DOCUMENT EXCERPT:
####

All we would possbily win by the change is few bytes in code. Additional
READ_ONCE() only affect code generation. It doesn't introduce any cpu
barriers. The cache line with compound_head is in L1 anyway.

I don't see justification to change this part too. If you think we can
gain something by reworking this code, feel free to propose patch on top.

> Some of that is probably made moot by your other series, but better let's think
> of this series as standalone first.
> 
> >  	get_huge_page_tail(page);
> >  }
> >  
> > diff --git a/mm/memory-failure.c b/mm/memory-failure.c
> > index 1f4446a90cef..4d1a5de9653d 100644
> > --- a/mm/memory-failure.c
> > +++ b/mm/memory-failure.c
> > @@ -787,8 +787,6 @@ static int me_huge_page(struct page *p, unsigned long pfn)
> >  #define lru		(1UL << PG_lru)
> >  #define swapbacked	(1UL << PG_swapbacked)
> >  #define head		(1UL << PG_head)
> > -#define tail		(1UL << PG_tail)
> > -#define compound	(1UL << PG_compound)
> >  #define slab		(1UL << PG_slab)
> >  #define reserved	(1UL << PG_reserved)
> >  
> > @@ -811,12 +809,7 @@ static struct page_state {
> >  	 */
> >  	{ slab,		slab,		MF_MSG_SLAB,	me_kernel },
> >  
> > -#ifdef CONFIG_PAGEFLAGS_EXTENDED
> >  	{ head,		head,		MF_MSG_HUGE,		me_huge_page },
> > -	{ tail,		tail,		MF_MSG_HUGE,		me_huge_page },
> > -#else
> > -	{ compound,	compound,	MF_MSG_HUGE,		me_huge_page },
> > -#endif
> >  
> >  	{ sc|dirty,	sc|dirty,	MF_MSG_DIRTY_SWAPCACHE,	me_swapcache_dirty },
> >  	{ sc|dirty,	sc,		MF_MSG_CLEAN_SWAPCACHE,	me_swapcache_clean },
> > diff --git a/mm/page_alloc.c b/mm/page_alloc.c
> > index c6733cc3cbce..a56ad53ff553 100644
> > --- a/mm/page_alloc.c
> > +++ b/mm/page_alloc.c
> > @@ -424,15 +424,15 @@ out:
> >  /*
> >   * Higher-order pages are called "compound pages".  They are structured thusly:
> >   *
> > - * The first PAGE_SIZE page is called the "head page".
> > + * The first PAGE_SIZE page is called the "head page" and have PG_head set.
> >   *
> > - * The remaining PAGE_SIZE pages are called "tail pages".
> > + * The remaining PAGE_SIZE pages are called "tail pages". PageTail() is encoded
> > + * in bit 0 of page->compound_head. The rest of bits is pointer to head page.
> >   *
> > - * All pages have PG_compound set.  All tail pages have their ->first_page
> > - * pointing at the head page.

####

DATA SECTION:
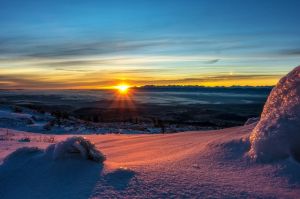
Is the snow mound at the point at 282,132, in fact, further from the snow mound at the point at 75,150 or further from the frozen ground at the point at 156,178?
the snow mound at the point at 75,150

####

GIVEN TASK 1:
For each statement about the compound page patch discussion, answer yes or no and quote the words from it that decide the matter: (a) The writer says the extra READ_ONCE() adds CPU barriers. (b) The new comment says the remaining bits of page->compound_head point to the head page. (c) The writer says the cache line with compound_head is normally outside L1.
GIVEN TASK 2:
Write the next part of the compound page patch discussion, starting after its last line.
The material has no connection to the compound page patch discussion.

WRITTEN RESPONSE 1:
(a) No: "It doesn't introduce any cpu barriers."
(b) Yes: "The rest of bits is pointer to head page."
(c) No: "The cache line with compound_head is in L1 anyway."

WRITTEN RESPONSE 2:
> > + * The first tail page's ->compound_dtor holds the offset in array of compound
> > + * page destructors. See compound_page_dtors.
> >   *
> > - * The first tail page's ->lru.next holds the address of the compound page's
> > - * put_page() function.  Its ->lru.prev holds the order of allocation.
> > + * The first tail page's ->compound_order holds the order of allocation.
> >   * This usage means that zero-order pages may not be compound.
> >   */
> >  
> > @@ -452,10 +452,7 @@ void prep_compound_page(struct page *page, unsigned long order)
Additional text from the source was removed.